C'est dans un climat où l'angoisse collective s'est installée que des crimes persistent. Des criminels sexuels en liberté conditionnelle disparaissent les uns après les autres, tandis que des meurtres atroces ont lieu. En tête, un corps de foetus retrouvé dans un sac poubelle par des lycéennes. Quant à Ayaka, adolescente de 17/18 ans enceinte, elle a vu son petit copain tué au couteau à la sortie du métro, et ne sait que faire entre avorter ou garder l'enfant, au risque de mettre hors d'elle sa mère névrosée...

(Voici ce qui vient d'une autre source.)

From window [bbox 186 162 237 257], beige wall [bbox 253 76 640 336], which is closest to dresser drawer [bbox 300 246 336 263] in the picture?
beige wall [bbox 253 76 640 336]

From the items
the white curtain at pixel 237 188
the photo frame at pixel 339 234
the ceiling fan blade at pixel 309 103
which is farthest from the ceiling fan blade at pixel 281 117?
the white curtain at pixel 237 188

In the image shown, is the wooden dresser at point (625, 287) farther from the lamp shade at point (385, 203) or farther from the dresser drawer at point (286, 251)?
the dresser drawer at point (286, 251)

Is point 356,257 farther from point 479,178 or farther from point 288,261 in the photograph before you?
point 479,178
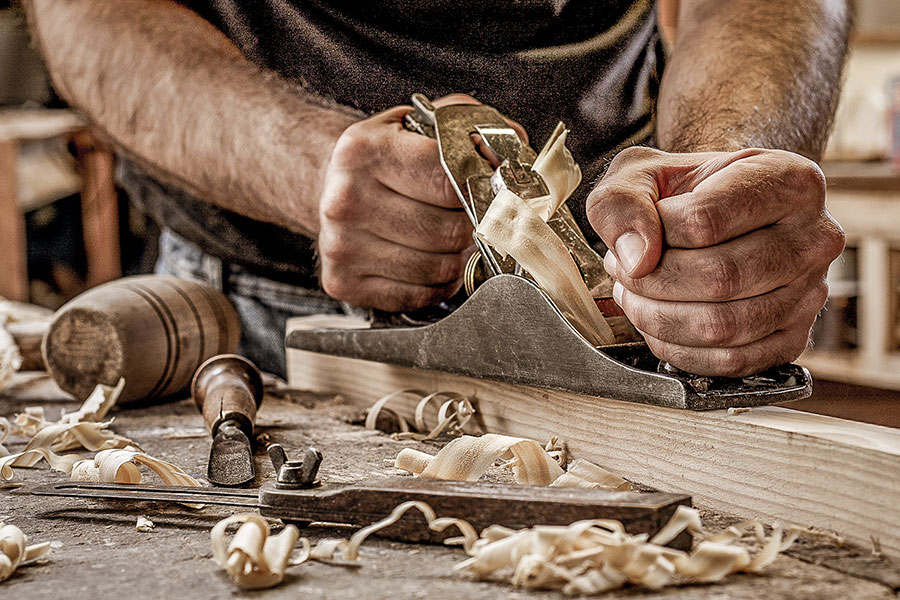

Roku et Hachi, eux, poursuivent encore et toujours leur traque des retournés. En allant abattre une poignée d'entre eux, ils découvrent une piste liée à une secte et à une clinique, et décident de la remonter. Quand il s'infiltre là-dedans, Hachi est loin de se douter de ce qui l'attend, des horreurs qu'il est sur le point de découvrir... Les différentes affaires seraient-elles liées ?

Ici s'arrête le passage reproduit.